Problems to work on:
a) According to the personal response below about Hurston's essay, where was the stereotype echoed? List each place it names.
b) In the personal response below about Hurston's essay, what did the term "colored" commonly refer to in the United States?

Personal response

Posted: October 17th, 2013





Personal response

How It Feels to Be Colored Me by Zora Neale Hurston

The essay by Zora Hurston touches on the controversial theme of racial discrimination. Zora speaks of her realization of the day she became colored, a term that was commonly used in the United States to refer to people of black skin and African origins. Zora describes an instance where colored people were passing through a street where they “were peered at cautiously from behind curtains by the timid…” (Nordquist 18-20). This stereotype was echoed throughout the education system, the residential areas and the public utilities and religious circles. Zora found herself in a worse position as a Negro who was also Indian in origin. This presented a situation in which either faction of whites and blacks could not fully accept her as one of their own. The association of Negroes with demeaning negative notions and qualities like slavery and poverty is a dominant aspect of the relationships in this society.

Recorded data:

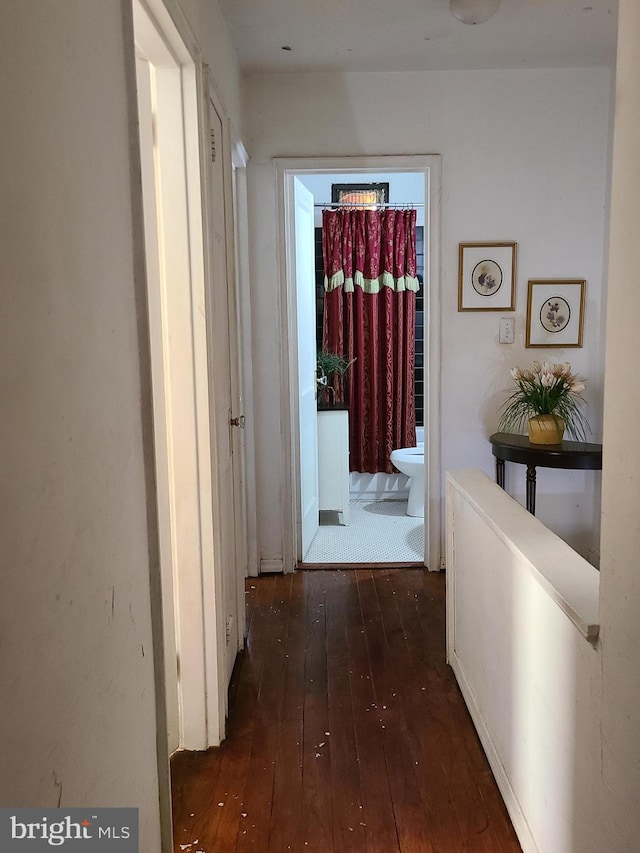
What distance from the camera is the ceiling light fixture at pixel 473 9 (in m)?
2.59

Solutions in order:
a)
- The education system
- The residential areas
- The public utilities
- Religious circles

b) People of black skin and African origins.